What you are asked to do: From the line with "Jogo Simulador de" to the final line of the records, every line is to be duplicated exactly, both of those lines included.

[[ The input, beginning ]]

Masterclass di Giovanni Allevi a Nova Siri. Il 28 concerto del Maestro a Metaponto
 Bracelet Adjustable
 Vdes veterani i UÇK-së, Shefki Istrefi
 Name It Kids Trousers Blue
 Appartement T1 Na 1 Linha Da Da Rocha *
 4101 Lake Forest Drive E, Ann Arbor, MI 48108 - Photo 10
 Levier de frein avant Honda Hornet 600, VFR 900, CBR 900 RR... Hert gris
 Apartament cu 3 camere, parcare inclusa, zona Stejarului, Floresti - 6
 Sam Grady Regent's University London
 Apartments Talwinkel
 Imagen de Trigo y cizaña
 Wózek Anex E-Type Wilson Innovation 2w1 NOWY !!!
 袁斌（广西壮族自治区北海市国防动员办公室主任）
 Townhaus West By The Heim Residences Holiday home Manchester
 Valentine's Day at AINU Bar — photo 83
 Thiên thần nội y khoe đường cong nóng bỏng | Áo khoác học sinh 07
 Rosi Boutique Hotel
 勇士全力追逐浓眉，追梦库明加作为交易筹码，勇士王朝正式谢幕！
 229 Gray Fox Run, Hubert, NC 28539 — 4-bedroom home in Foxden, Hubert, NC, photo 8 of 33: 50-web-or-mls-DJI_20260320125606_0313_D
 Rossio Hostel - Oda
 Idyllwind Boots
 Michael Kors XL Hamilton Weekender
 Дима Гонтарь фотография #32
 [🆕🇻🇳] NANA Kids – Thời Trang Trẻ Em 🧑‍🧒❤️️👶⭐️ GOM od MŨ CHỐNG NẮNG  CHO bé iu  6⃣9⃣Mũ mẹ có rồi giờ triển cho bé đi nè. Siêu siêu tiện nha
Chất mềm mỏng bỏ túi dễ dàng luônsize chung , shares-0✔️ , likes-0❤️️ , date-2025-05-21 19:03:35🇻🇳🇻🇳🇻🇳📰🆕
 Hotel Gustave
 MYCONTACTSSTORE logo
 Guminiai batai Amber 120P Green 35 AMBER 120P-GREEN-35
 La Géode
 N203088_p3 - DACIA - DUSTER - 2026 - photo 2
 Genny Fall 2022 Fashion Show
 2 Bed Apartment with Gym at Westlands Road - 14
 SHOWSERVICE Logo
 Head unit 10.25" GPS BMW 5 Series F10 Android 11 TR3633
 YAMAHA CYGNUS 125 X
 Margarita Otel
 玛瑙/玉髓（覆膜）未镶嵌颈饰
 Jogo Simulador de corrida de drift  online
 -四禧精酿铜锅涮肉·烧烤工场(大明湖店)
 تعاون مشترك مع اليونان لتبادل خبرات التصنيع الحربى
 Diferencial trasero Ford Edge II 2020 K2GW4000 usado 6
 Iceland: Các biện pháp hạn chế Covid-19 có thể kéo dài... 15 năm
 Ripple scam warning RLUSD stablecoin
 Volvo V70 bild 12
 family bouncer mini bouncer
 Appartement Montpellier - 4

[[ The input, end ]]

Problem solution:
 Jogo Simulador de corrida de drift  online
 -四禧精酿铜锅涮肉·烧烤工场(大明湖店)
 تعاون مشترك مع اليونان لتبادل خبرات التصنيع الحربى
 Diferencial trasero Ford Edge II 2020 K2GW4000 usado 6
 Iceland: Các biện pháp hạn chế Covid-19 có thể kéo dài... 15 năm
 Ripple scam warning RLUSD stablecoin
 Volvo V70 bild 12
 family bouncer mini bouncer
 Appartement Montpellier - 4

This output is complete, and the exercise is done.